* _Goal_
From the text on the 2009–10 Australian cyclone season, reproduce the part starting with "Torrential rains produced" and going on through "million (US$500 million).".

Tropical cyclone season

The 2009–10 Australian region cyclone season was a below average tropical cyclone season, with eight tropical cyclones forming compared to an average of 12. The season began on 1 November 2009 and ran through until it end on 30 April 2010. The Australian region is defined as being to south of the equator, between the 90th meridian east and 160th meridian east. Tropical cyclones in this area are monitored by five Tropical Cyclone Warning Centres (TCWC's): Jakarta, Port Moresby, Perth, Darwin and Brisbane. Each of which have the power to name a tropical cyclone. The TCWC's in Perth, Darwin and Brisbane are run by the Bureau of Meteorology, who designate significant tropical lows with a number and the U suffix. The Joint Typhoon Warning Center also issues unofficial warnings for the region, designating significant tropical cyclones with the "S" suffix when they form west of 135°E, and the "P" suffix when they form east of 135°E.

Torrential rains produced by Tropical Cyclones Olga and Paul resulted in widespread flooding and damage in northern Australia. The combined losses from these storms reached A$508 million (US$500 million).

[Records from a data collection]
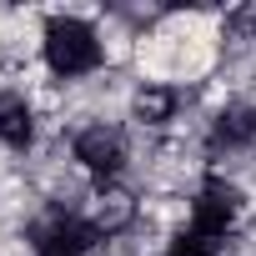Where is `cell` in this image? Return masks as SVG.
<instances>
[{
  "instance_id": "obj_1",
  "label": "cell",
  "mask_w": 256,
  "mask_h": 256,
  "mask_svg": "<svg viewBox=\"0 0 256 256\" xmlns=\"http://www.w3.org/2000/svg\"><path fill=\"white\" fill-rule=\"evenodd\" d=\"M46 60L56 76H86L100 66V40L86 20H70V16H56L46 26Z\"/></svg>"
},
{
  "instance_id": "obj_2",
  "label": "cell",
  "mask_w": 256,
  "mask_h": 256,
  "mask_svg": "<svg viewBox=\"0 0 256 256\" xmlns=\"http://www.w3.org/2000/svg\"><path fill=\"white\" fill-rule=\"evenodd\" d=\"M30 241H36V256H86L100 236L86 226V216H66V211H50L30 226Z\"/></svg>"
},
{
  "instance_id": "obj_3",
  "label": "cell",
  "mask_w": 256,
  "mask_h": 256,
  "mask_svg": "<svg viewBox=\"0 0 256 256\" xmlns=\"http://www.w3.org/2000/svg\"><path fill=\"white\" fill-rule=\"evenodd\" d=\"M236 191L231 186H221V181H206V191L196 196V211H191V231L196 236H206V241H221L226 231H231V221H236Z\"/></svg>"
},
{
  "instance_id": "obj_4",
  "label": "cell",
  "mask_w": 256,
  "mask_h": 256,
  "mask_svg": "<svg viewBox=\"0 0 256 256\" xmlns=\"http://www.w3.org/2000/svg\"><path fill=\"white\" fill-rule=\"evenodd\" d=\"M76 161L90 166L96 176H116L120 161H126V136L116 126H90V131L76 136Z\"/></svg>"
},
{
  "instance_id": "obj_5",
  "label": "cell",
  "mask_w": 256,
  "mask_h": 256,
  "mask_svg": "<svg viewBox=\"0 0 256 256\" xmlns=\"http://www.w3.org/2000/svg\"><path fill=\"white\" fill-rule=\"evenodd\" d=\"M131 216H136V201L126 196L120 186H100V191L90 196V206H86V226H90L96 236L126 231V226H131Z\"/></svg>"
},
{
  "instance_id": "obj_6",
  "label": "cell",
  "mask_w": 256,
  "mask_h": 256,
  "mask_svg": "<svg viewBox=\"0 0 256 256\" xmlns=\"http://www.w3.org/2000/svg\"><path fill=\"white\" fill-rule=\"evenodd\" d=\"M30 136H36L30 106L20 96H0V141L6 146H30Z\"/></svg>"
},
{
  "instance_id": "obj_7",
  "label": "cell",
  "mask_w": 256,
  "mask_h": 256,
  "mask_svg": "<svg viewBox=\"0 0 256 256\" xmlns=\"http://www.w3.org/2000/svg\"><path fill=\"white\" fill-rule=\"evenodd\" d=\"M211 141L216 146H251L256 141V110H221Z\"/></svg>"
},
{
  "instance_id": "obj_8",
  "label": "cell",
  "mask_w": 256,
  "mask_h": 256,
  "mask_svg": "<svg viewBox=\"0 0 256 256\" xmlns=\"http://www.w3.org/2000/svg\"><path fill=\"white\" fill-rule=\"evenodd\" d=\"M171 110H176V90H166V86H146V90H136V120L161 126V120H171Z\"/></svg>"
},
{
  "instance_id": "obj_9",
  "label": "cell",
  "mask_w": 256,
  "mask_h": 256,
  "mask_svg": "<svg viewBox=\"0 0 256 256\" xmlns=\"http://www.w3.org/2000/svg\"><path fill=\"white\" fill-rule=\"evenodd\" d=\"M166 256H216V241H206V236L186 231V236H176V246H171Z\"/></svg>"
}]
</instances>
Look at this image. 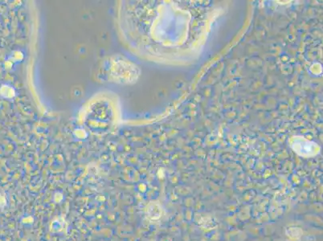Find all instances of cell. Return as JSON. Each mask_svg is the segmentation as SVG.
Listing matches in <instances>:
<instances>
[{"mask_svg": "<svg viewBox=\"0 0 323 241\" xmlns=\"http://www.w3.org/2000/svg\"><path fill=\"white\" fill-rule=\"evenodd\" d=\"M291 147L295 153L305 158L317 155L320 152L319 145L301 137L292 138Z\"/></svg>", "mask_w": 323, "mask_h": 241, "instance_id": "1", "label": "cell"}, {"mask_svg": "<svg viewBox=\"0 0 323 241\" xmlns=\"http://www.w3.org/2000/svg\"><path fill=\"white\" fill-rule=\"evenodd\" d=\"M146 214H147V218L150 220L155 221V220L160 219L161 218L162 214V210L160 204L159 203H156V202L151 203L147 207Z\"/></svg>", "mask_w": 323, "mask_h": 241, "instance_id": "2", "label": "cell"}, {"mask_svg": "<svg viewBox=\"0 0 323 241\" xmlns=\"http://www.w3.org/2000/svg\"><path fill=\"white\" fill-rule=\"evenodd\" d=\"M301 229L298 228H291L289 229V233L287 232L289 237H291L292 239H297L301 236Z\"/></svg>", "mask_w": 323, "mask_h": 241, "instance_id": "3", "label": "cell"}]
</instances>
---
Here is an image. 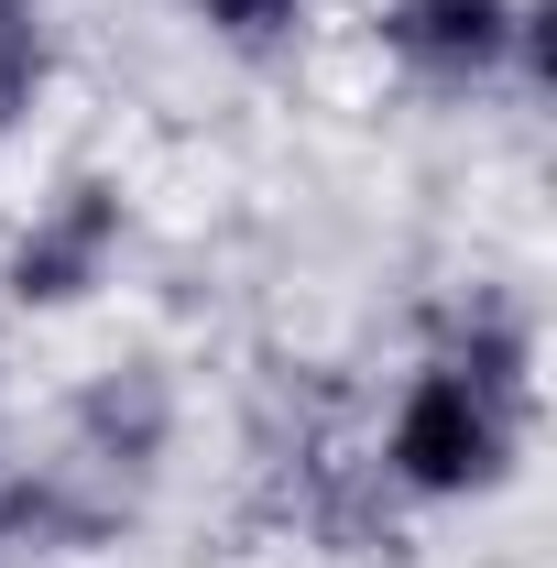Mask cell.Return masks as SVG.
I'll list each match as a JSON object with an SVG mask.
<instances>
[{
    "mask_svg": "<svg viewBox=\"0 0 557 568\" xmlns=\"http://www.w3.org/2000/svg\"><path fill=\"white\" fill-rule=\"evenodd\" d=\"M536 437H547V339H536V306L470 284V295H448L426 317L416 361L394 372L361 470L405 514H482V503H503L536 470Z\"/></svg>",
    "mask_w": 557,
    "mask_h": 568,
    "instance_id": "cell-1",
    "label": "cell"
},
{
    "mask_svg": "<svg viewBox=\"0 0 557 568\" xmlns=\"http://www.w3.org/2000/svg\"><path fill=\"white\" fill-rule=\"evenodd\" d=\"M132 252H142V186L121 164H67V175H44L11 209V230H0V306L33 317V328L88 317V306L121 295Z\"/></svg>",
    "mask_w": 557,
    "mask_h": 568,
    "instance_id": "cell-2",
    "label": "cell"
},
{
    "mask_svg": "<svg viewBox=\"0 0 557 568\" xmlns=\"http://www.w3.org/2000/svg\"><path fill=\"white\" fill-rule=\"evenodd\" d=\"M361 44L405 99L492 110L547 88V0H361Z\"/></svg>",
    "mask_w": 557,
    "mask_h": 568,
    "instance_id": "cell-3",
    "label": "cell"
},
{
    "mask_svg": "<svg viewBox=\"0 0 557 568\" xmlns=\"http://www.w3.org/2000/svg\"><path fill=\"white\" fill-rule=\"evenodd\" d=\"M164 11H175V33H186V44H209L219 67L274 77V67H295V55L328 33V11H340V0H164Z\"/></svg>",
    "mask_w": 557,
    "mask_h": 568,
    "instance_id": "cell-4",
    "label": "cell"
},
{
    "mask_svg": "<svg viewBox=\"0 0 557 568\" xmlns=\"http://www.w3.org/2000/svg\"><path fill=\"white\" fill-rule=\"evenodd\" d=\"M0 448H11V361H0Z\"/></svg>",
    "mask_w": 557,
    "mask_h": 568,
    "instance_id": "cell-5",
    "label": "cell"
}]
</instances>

* _Complete output_
Torrential rains produced by Tropical Cyclones Olga and Paul resulted in widespread flooding and damage in northern Australia. The combined losses from these storms reached A$508 million (US$500 million).